EXERCISE DETAILS:
Reproduce word for word the lines between those holding "workers and new" and "game through the", inclusive, and nothing else from the data below.

_ _ _ _ _

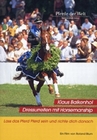 Klaus Balkenhol - Dressurreiten mit Horsemanship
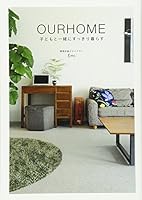 OURHOME ~子どもと一緒にすっきり暮らす~ 4847091957 Book Cover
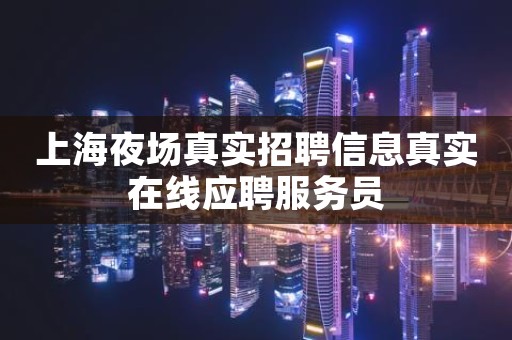 上海夜场真实招聘信息真实在线应聘服务员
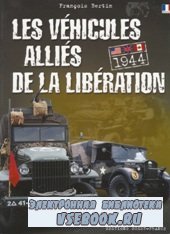 Les vehicules allies de la liberation [Editions Ouest France]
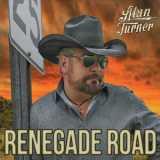 Alan Turner - Renegade Road '2018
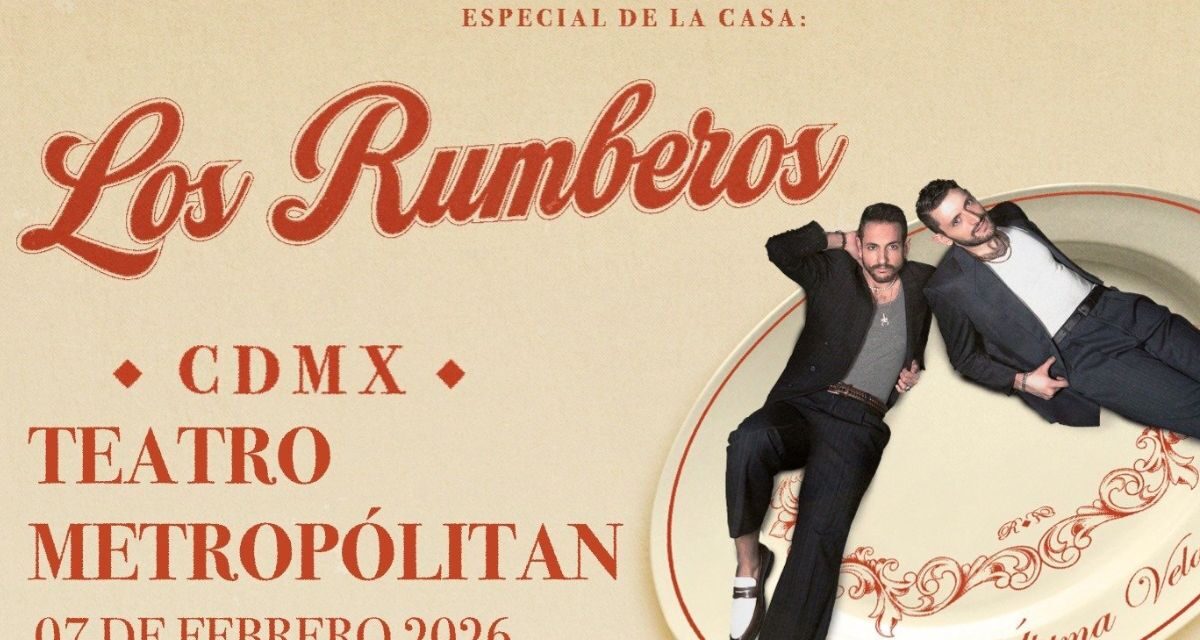 Los Rumberos encenderán el Teatro Metropólitan con su nueva gira Canciones Para Bailar Llorando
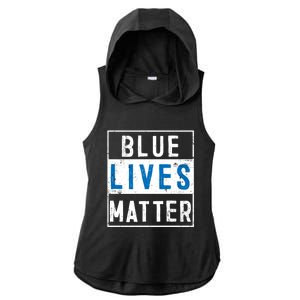 Blue Lives Matter Funny Police Officer Supporter Gift Meaningful Gift Ladies PosiCharge Tri-Blend Wicking Draft Hoodie Tank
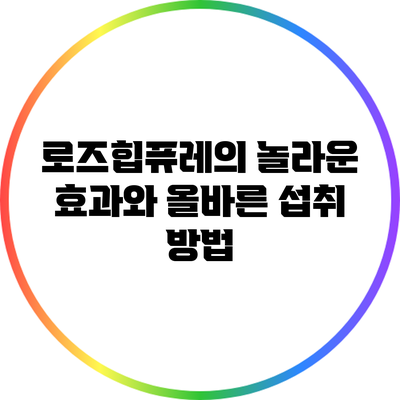 로즈힙퓨레의 놀라운 효과와 올바른 섭취 방법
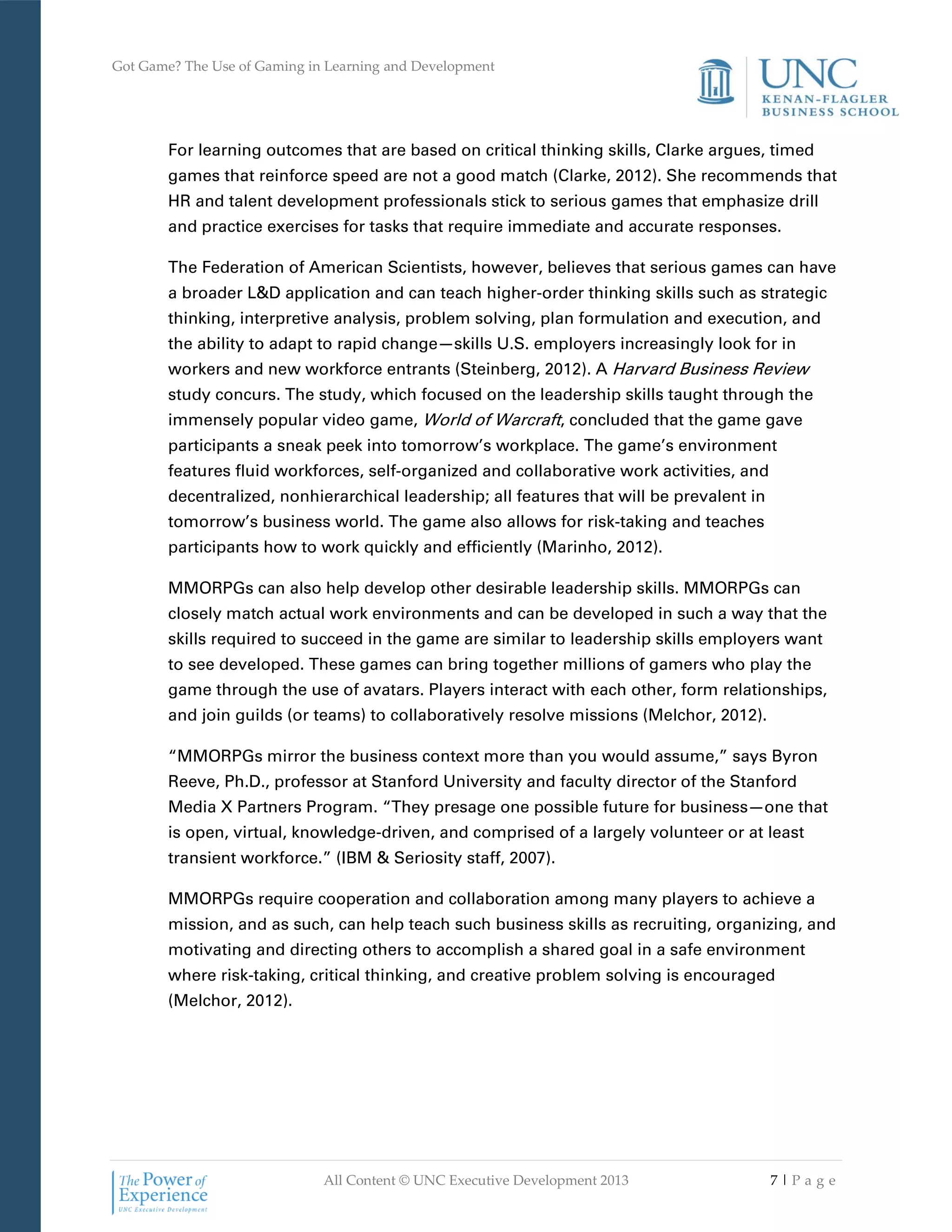 Got Game? The Use of Gaming in Learning and Development
All Content © UNC Executive Development 2013 7 | P a g e
For learning outcomes that are based on critical thinking skills, Clarke argues, timed
games that reinforce speed are not a good match (Clarke, 2012). She recommends that
HR and talent development professionals stick to serious games that emphasize drill
and practice exercises for tasks that require immediate and accurate responses.
The Federation of American Scientists, however, believes that serious games can have
a broader L&D application and can teach higher-order thinking skills such as strategic
thinking, interpretive analysis, problem solving, plan formulation and execution, and
the ability to adapt to rapid change—skills U.S. employers increasingly look for in
workers and new workforce entrants (Steinberg, 2012). A Harvard Business Review
study concurs. The study, which focused on the leadership skills taught through the
immensely popular video game, World of Warcraft, concluded that the game gave
participants a sneak peek into tomorrow’s workplace. The game’s environment
features fluid workforces, self-organized and collaborative work activities, and
decentralized, nonhierarchical leadership; all features that will be prevalent in
tomorrow’s business world. The game also allows for risk-taking and teaches
participants how to work quickly and efficiently (Marinho, 2012).
MMORPGs can also help develop other desirable leadership skills. MMORPGs can
closely match actual work environments and can be developed in such a way that the
skills required to succeed in the game are similar to leadership skills employers want
to see developed. These games can bring together millions of gamers who play the
game through the use of avatars. Players interact with each other, form relationships,
and join guilds (or teams) to collaboratively resolve missions (Melchor, 2012).
“MMORPGs mirror the business context more than you would assume,” says Byron
Reeve, Ph.D., professor at Stanford University and faculty director of the Stanford
Media X Partners Program. “They presage one possible future for business—one that
is open, virtual, knowledge-driven, and comprised of a largely volunteer or at least
transient workforce.” (IBM & Seriosity staff, 2007).
MMORPGs require cooperation and collaboration among many players to achieve a
mission, and as such, can help teach such business skills as recruiting, organizing, and
motivating and directing others to accomplish a shared goal in a safe environment
where risk-taking, critical thinking, and creative problem solving is encouraged
(Melchor, 2012).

_ _ _ _ _

EXERCISE OUTPUT:
workers and new workforce entrants (Steinberg, 2012). A Harvard Business Review
study concurs. The study, which focused on the leadership skills taught through the
immensely popular video game, World of Warcraft, concluded that the game gave
participants a sneak peek into tomorrow’s workplace. The game’s environment
features fluid workforces, self-organized and collaborative work activities, and
decentralized, nonhierarchical leadership; all features that will be prevalent in
tomorrow’s business world. The game also allows for risk-taking and teaches
participants how to work quickly and efficiently (Marinho, 2012).
MMORPGs can also help develop other desirable leadership skills. MMORPGs can
closely match actual work environments and can be developed in such a way that the
skills required to succeed in the game are similar to leadership skills employers want
to see developed. These games can bring together millions of gamers who play the
game through the use of avatars. Players interact with each other, form relationships,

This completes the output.